# The Blind Side



## Chris Blount (Jun 22, 2001)

Excellent movie! Should have been best picture. Enjoyed it more than The Hurt Locker. Sandra Bullock was amazing!


----------



## hdtvfan0001 (Jul 28, 2004)

Chris Blount said:


> Excellent movie! Should have been best picture. Enjoyed it more than The Hurt Locker. Sandra Bullock was amazing!


Totally agree - should have won best picture too.

I just picked up the Blu Ray today to enjoy it a few more times.


----------



## matt (Jan 12, 2010)

I enjoyed it


----------



## joshjr (Aug 2, 2008)

I found it odd that Netflix and Redbox are not renting it yet but Blockbuster is. Why them and not the others?


----------



## Chris Blount (Jun 22, 2001)

joshjr said:


> I found it odd that Netflix and Redbox are not renting it yet but Blockbuster is. Why them and not the others?


I believe Warner is not allowing Netflix to rent new titles until 30 days after release.


----------



## joshjr (Aug 2, 2008)

Chris Blount said:


> I believe Warner is not allowing Netflix to rent new titles until 30 days after release.

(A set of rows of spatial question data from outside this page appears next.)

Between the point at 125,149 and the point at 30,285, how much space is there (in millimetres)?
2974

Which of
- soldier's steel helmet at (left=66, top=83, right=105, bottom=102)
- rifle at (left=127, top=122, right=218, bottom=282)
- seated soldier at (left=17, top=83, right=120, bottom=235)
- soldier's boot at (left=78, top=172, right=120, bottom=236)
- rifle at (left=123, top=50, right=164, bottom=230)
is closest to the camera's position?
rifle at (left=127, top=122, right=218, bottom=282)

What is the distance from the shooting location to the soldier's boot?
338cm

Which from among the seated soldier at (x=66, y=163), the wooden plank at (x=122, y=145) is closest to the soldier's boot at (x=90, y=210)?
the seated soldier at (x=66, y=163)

Yeah I am just curious why this seems to leave Blockbuster unaffected.


----------



## davring (Jan 13, 2007)

BB made a deal with WB to have DVD's for sale the day they are released, ABC news this AM.


----------



## Stuart Sweet (Jun 19, 2006)

I've heard good things about this movie... but movies about athletes and athletics inevitably leave me cold. Is there any reason that this movie would stand out from that large pile of movies about athletes overcoming their pasts to succeed?


----------



## Chris Blount (Jun 22, 2001)

Stuart Sweet said:


> I've heard good things about this movie... but movies about athletes and athletics inevitably leave me cold. Is there any reason that this movie would stand out from that large pile of movies about athletes overcoming their pasts to succeed?


Sandra Bullock's performance would be a good reason to see it.


----------



## coldsteel (Mar 29, 2007)

Chris Blount said:


> Sandra Bullock's performance would be a good reason to see it.

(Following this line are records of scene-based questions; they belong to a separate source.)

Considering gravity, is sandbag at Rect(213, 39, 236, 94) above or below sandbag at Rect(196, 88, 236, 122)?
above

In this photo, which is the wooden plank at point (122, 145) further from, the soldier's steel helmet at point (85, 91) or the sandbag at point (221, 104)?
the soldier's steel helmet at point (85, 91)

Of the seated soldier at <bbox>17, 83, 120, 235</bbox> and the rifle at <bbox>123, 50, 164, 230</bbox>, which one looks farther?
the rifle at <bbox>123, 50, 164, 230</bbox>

Sandra period... :heybaby:


----------



## hdtvfan0001 (Jul 28, 2004)

Stuart Sweet said:


> I've heard good things about this movie... but movies about athletes and athletics inevitably leave me cold. Is there any reason that this movie would stand out from that large pile of movies about athletes overcoming their pasts to succeed?

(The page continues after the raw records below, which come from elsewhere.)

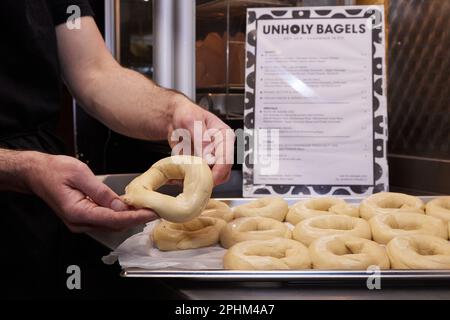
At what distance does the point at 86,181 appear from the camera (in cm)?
91

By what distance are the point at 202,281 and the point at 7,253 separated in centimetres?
70

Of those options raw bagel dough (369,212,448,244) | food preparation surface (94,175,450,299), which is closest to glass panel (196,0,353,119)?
raw bagel dough (369,212,448,244)

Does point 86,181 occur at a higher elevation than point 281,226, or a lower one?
higher

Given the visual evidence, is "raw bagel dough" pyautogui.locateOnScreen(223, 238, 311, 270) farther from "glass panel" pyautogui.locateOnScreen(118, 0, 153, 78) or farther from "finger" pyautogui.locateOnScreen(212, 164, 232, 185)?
"glass panel" pyautogui.locateOnScreen(118, 0, 153, 78)

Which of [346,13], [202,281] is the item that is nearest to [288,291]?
[202,281]

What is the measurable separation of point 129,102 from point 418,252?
2.91 ft

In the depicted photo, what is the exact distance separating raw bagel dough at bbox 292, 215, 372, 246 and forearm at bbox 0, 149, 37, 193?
628 mm

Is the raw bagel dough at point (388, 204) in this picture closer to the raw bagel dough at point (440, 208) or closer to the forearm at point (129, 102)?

While sports is a part of the story, it's really a secondary part - more of a human interest story than anything else.


----------



## TBlazer07 (Feb 5, 2009)

joshjr said:


> Yeah I am just curious why this seems to leave Blockbuster unaffected.


 I guess Warner Bros figues BB won't be around much longer so it won't matter. :lol:


----------